§ **Instruction A**:
Answer these questions using the passage about the Signal chat.
(i) Which encrypted phone app was used to share the plans?
(ii) In what year was the film Dr. Strangelove released?
(iii) At what time did Hegseth text the war plan to Goldberg?
§ **Instruction B**: In the entries, reproduce the stretch from the line containing "From the scene" through the line containing "1475 millimetres", both included, and output only those lines.

---------- Selected passage

Mind
you, these same people deride DEI programs! It
has been a couple of weeks since the Signal
Leak Crisis,where
several of President Trump’s national security
officials engaged in a text chat session
with several
high-level Cabinet members. They included
Secretary of Defense Pete Hegseth; Secretary of
State Marco Rubio; Mike Waltz, Trump’s national
security adviser; Director of National
Intelligence Tulsi Gabbard; CIA Director John
Ratcliffe; and Vice President JD Vance. They
evidently wanted to hash
out plans to bomb Houthi targets in Yemen and
used a messaging app to share the plans.
However, they mysteriously added Jeffrey
Goldberg, The Atlantic’s editor in chief,
to the group chat and continued to divulge
information that was, needless to say, highly
sensitive.
Additionally, many
of the chat’s messages were set to
auto-delete in what appears to violate
federal records-keeping laws. Witnessing the
lurid details unfold has been an exercise in
shock and incredulity. Indeed, it is difficult
to decide what the most disturbing aspect of the
entire scandal was. Reckless behavior or gross
incompetence? The potential danger that such
antics could produce? Texting prayer emojis
prior to launching weapons? Such a spectacle
reminds me of a 21st-century version of Dr.
Strangelove,
the 1964 film starring Peter Sellers, James Earl
Jones, and George C. Scott. In fact, I have
shown the film in my class on the Cold War. For
those of you who have not seen it (a cult
classic in certain circles), the characters in
the war room expose their incompetence and talk
about the danger they are unable to grasp until
it is too late to do so.
In
a breathtaking story, Goldberg wrote that he
knew two hours before the rest of the world when
the initial bombs would drop on March 15 because
Hegseth “had texted me the war plan at 11:44
a.m.” This operation included deft information
about weapons packages, targets, and timing. All
of this was incredulously revealed on Signal, an
encrypted phone app.

--------------------
---------- Entries supplied

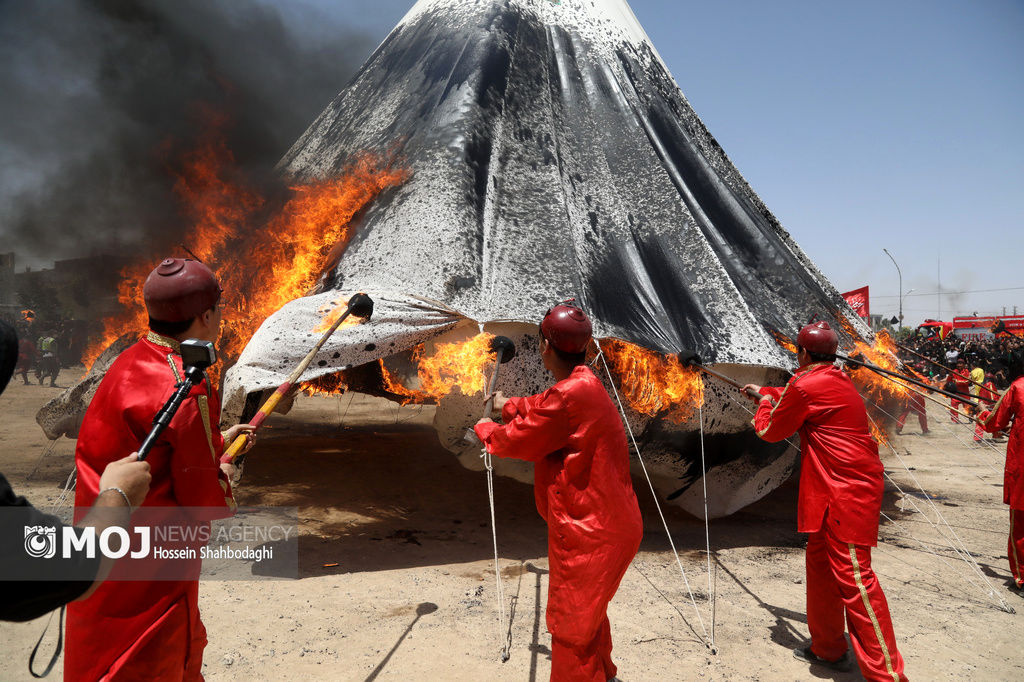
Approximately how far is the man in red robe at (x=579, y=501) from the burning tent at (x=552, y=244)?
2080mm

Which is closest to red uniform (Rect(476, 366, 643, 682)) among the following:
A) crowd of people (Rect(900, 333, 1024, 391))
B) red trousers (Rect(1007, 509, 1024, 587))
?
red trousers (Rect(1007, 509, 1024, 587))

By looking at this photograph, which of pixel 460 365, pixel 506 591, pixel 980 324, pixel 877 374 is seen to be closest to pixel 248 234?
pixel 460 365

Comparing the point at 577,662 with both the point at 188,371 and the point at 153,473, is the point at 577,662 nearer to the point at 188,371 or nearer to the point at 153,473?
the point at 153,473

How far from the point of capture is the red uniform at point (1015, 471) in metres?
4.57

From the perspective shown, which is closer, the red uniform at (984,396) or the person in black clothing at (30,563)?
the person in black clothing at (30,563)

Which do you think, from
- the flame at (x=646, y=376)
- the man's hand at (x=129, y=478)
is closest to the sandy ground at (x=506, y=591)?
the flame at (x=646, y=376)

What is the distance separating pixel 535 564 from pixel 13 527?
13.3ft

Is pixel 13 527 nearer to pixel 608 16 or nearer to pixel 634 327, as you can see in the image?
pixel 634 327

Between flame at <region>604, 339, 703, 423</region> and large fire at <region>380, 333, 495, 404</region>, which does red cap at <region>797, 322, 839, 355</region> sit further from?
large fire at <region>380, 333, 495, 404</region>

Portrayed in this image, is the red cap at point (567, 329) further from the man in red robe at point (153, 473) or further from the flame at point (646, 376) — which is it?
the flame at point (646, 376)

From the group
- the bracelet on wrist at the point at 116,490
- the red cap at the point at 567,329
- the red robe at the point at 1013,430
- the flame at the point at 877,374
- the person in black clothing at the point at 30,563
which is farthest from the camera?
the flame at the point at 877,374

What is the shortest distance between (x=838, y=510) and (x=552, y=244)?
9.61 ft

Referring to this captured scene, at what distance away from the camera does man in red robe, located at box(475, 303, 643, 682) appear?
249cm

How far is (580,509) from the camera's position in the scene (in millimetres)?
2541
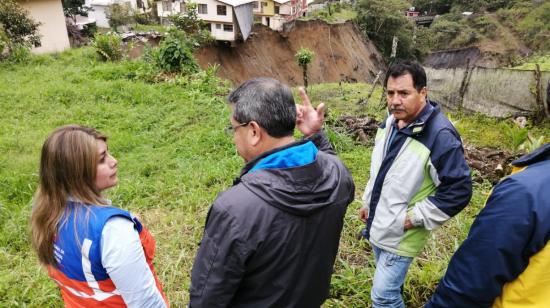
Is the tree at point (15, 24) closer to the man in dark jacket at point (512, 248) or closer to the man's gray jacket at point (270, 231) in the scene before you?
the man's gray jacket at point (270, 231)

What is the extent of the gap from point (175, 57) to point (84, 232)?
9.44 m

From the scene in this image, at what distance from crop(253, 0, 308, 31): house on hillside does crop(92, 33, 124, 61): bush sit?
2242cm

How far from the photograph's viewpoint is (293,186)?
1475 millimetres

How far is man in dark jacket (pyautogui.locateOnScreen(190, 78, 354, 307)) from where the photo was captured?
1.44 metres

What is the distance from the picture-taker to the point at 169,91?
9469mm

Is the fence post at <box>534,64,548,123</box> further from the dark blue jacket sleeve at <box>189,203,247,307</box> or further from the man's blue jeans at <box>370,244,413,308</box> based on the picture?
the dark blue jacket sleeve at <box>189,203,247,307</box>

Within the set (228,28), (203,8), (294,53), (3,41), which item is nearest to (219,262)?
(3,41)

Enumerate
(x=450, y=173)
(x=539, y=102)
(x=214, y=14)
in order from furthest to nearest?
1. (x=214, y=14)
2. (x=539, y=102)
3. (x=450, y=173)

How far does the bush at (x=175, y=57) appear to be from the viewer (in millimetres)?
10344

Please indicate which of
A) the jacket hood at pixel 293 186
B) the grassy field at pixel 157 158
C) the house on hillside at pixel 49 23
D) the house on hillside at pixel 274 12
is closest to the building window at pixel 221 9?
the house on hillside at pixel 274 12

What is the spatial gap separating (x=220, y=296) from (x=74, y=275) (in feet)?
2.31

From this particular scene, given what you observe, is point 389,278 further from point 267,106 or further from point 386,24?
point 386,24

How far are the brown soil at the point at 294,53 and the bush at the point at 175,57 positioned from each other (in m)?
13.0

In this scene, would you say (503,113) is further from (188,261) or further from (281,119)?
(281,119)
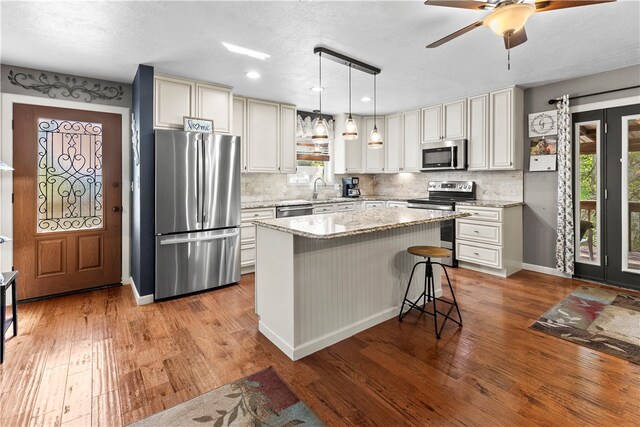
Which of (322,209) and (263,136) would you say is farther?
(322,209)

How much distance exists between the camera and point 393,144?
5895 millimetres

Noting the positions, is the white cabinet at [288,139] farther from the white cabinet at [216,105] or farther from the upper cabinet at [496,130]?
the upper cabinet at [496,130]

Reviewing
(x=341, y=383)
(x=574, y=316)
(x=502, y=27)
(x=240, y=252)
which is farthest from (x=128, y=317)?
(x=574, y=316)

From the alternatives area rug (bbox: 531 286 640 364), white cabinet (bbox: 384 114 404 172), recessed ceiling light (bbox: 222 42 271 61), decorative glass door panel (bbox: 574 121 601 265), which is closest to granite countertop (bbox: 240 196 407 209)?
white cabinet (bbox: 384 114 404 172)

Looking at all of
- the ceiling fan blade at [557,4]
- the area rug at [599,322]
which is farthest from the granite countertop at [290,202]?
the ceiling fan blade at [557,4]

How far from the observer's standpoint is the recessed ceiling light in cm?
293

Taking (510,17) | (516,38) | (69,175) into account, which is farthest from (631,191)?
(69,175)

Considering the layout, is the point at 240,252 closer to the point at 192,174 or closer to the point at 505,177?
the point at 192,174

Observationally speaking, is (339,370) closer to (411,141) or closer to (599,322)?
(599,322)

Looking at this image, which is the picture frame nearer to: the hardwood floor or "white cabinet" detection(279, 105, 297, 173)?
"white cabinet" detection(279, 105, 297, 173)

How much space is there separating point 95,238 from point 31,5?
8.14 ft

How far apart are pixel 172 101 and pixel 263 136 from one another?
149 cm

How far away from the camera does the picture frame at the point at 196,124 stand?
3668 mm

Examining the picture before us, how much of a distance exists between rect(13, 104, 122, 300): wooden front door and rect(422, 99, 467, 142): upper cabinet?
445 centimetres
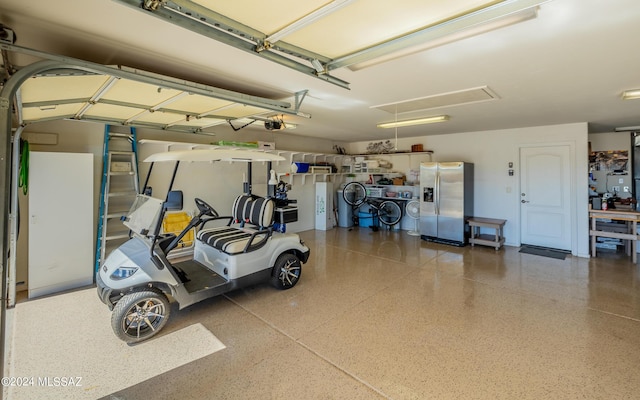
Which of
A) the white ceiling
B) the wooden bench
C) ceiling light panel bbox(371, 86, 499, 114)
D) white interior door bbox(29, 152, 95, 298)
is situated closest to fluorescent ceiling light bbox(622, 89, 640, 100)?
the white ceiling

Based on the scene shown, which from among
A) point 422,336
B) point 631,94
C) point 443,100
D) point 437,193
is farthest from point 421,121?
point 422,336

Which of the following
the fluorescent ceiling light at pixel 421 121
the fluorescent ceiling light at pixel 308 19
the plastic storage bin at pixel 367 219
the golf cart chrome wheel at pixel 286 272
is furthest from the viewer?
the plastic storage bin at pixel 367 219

--------------------

§ **Reply A**:
(i) Signal
(ii) 1964
(iii) 11:44 a.m.

§ **Reply B**:
From the scene in this image, at what distance from crop(253, 0, 308, 31): house on hillside does crop(92, 33, 124, 61): bush sit?
2242cm

How far from the photograph's viewpoint is (293,186)?
1475 millimetres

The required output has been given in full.